**Provided entries:**
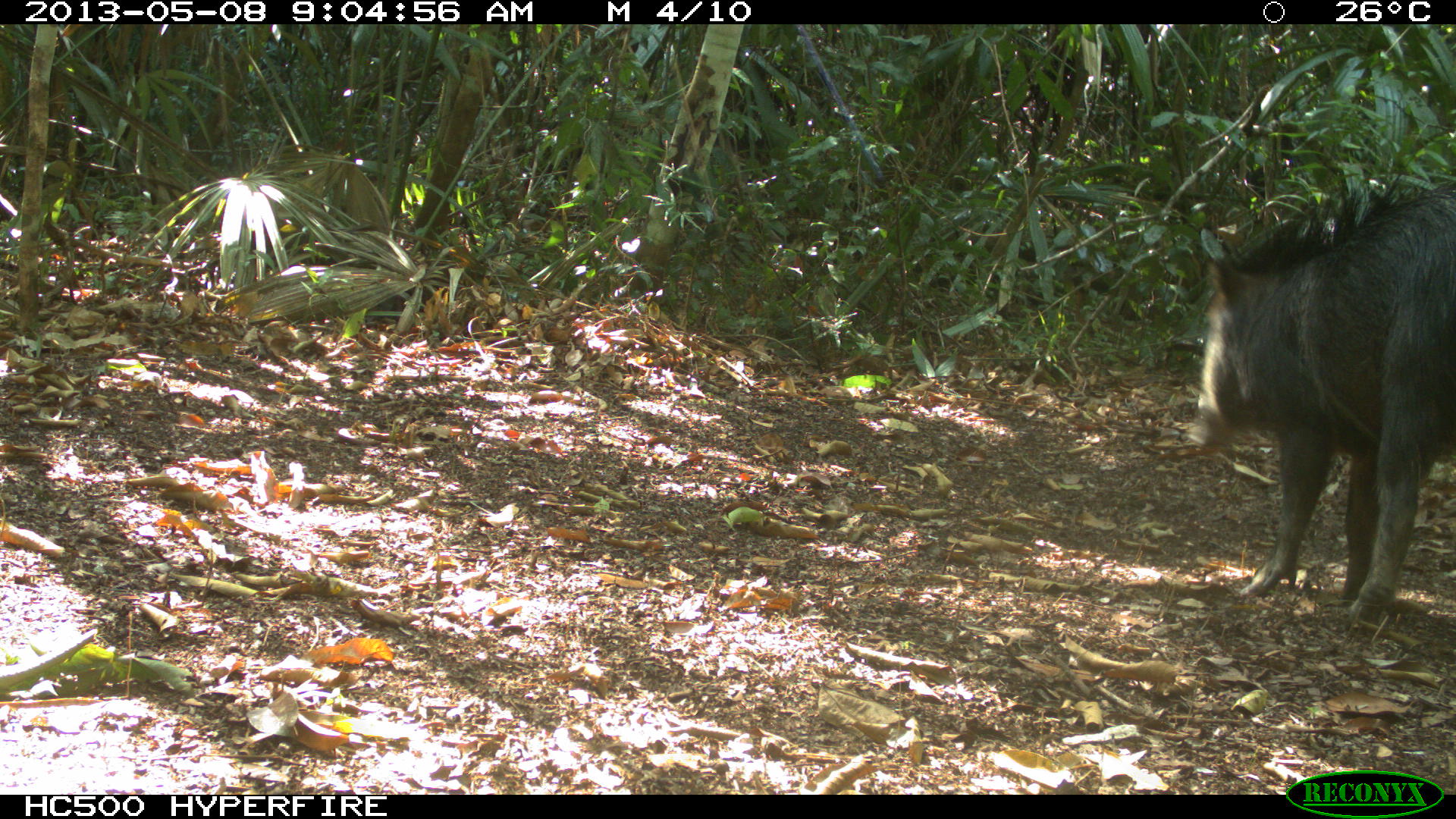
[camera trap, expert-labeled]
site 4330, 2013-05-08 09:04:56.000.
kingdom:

...

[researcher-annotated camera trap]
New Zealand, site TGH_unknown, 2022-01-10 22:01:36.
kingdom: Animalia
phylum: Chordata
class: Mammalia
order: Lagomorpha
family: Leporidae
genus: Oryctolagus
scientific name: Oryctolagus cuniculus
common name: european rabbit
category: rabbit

**Task to carry out:** Lines to set down from above: the line with "family: Leporidae", the line with "category: rabbit", and every line between, each exactly as written.

**Solution to the exercise:**
family: Leporidae
genus: Oryctolagus
scientific name: Oryctolagus cuniculus
common name: european rabbit
category: rabbit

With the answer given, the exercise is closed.